One Moo'r Plow - Book 2: Chapter 40: The Vastlands.
Ordering Ishila to stay behind was perhaps one of the hardest things I had ever done. The half-orc was eager for battle, ready to defend her home from the invaders to come. A woman grown, she was prepared to bathe her axe in the blood of enemies and emerge triumphant or not at all. The need to be the protector, the guardian of her hearth and home flared within, and it pained me to quench that.
“The farm requires a master.” I reasoned with her surly form. “In my stead, I need that to be you. What good is setting out to protect this place if nothing remains when we come back?”
This logic she recognized, surely. There was no one here I trusted to look after what was mine. No one save her. Tash and his spies had worked that point home, fresh on everyone’s minds. I myself was loath to leave the farm, but I had given Ironmoor’s plan great thought and concluded his reasoning was sound.
Ishila mumbled and grumbled, her arms crossed and defiance in her eyes. This pained her, I could see.
“And if the master doesn’t return at all?” She countered. “If one more blade would make the difference but it got left behind?”

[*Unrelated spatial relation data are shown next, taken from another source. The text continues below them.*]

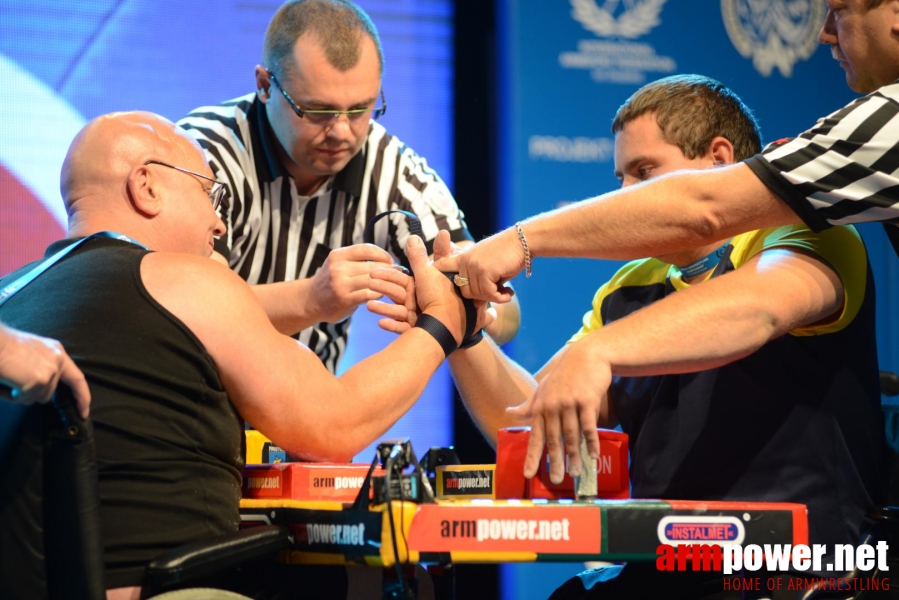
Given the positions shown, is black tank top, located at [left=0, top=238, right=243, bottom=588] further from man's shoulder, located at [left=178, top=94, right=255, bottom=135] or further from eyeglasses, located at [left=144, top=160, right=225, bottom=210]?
man's shoulder, located at [left=178, top=94, right=255, bottom=135]

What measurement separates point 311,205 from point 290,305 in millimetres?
824

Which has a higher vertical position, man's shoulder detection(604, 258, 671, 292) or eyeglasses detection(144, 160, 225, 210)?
man's shoulder detection(604, 258, 671, 292)

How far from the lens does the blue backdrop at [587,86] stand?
4.23m

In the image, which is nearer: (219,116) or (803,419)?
(803,419)

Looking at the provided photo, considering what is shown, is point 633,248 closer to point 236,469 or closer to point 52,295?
point 236,469

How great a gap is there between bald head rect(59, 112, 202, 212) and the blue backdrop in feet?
7.99

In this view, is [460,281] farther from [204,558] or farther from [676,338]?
[204,558]

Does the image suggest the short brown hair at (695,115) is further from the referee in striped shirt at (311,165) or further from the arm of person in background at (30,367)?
the arm of person in background at (30,367)

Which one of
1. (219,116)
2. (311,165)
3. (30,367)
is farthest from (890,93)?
(219,116)

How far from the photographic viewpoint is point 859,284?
6.15 feet

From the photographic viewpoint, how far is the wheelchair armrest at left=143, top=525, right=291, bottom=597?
1329 millimetres

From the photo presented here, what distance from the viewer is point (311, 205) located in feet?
11.0

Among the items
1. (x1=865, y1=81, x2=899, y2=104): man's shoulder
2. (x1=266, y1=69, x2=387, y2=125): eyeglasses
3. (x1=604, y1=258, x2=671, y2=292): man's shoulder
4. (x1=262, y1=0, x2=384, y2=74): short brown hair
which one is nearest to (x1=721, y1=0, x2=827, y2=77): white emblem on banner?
(x1=262, y1=0, x2=384, y2=74): short brown hair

“So eager to throw your life away, girl.” Valencia grinned from where she simply stood and exuded menace. “And I thought you would buck the base instincts of your race, this once.”
“I don’t trust you.” Ishila hissed.
“How fortunate then, that I don’t require your trust of approval in anything.”
I remained unmoved, looking down at the two. The dreadknight appeared nonplussed as Ishila glared at her, dislike in her eyes. Valencia’s presence made all around her uneasy, and the orc substituted annoyance in place of dread.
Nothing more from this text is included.